- Raymond James upgraded shares of Exxon Mobil, saying the dividend yield is the highest in decades.
- The investment bank also says there's a "decent chance" the oil giant will start buying back stock from shareholders.
It's time to stop betting against oil and gas giant Exxon Mobil, Raymond James said in a research note on Monday.
The investment bank upgraded shares of Exxon from "underperform" to "market perform," saying the dividend payment to shareholders looks attractive. Investors also stand to benefit as Exxon potentially begins to buy back the stock from shareholders.
The firm had taken a bearish view on Exxon due to challenges in its European natural gas operations, "lackluster" growth in oil and gas production, a pricey acquisition in U.S. shale fields and the lack of share buybacks.
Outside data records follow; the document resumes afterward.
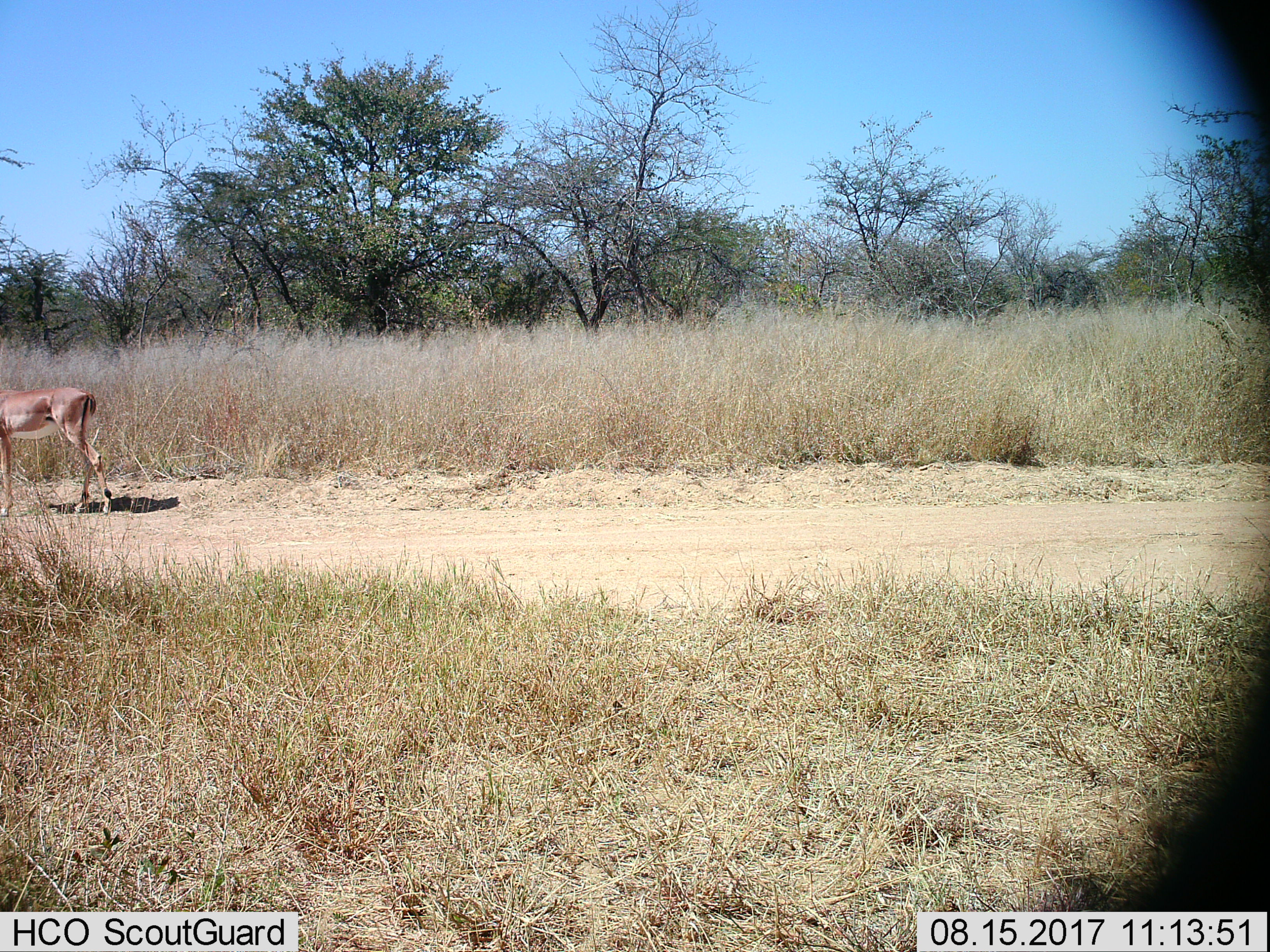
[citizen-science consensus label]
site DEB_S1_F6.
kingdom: Animalia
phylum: Chordata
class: Mammalia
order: Artiodactyla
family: Bovidae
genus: Aepyceros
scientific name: Aepyceros melampus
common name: impala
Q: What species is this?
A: Impala (Aepyceros melampus).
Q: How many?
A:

Shares of Exxon are down 5.6 percent this year, while the S&P 500 energy sector is up about 1 percent. Exxon's stock price was higher in premarket trading but was down slightly after the opening bell on Monday.
Thanks to the slump in Exxon's stock price and the recent improvement in profits, the dividend is now yielding 3.9 percent, the highest in decades, Raymond James says. The firm also sees a "decent chance" Exxon will start buying back shares in the "near future."
"At this point, and in the context of oil prices that are within striking distance of what we envision to be cyclical highs over the next 6 to 12 months, we think the Exxon short has essentially run its course," Raymond James analyst Pavel Molchanov wrote.
Raymond James also raised its full-year forecast for oil prices. It expects international benchmark to average $73 a barrel in 2018 and sees U.S. crude fetching $68 a barrel. It notes that shares of Exxon tend to perform better against a relatively stable oil price backdrop.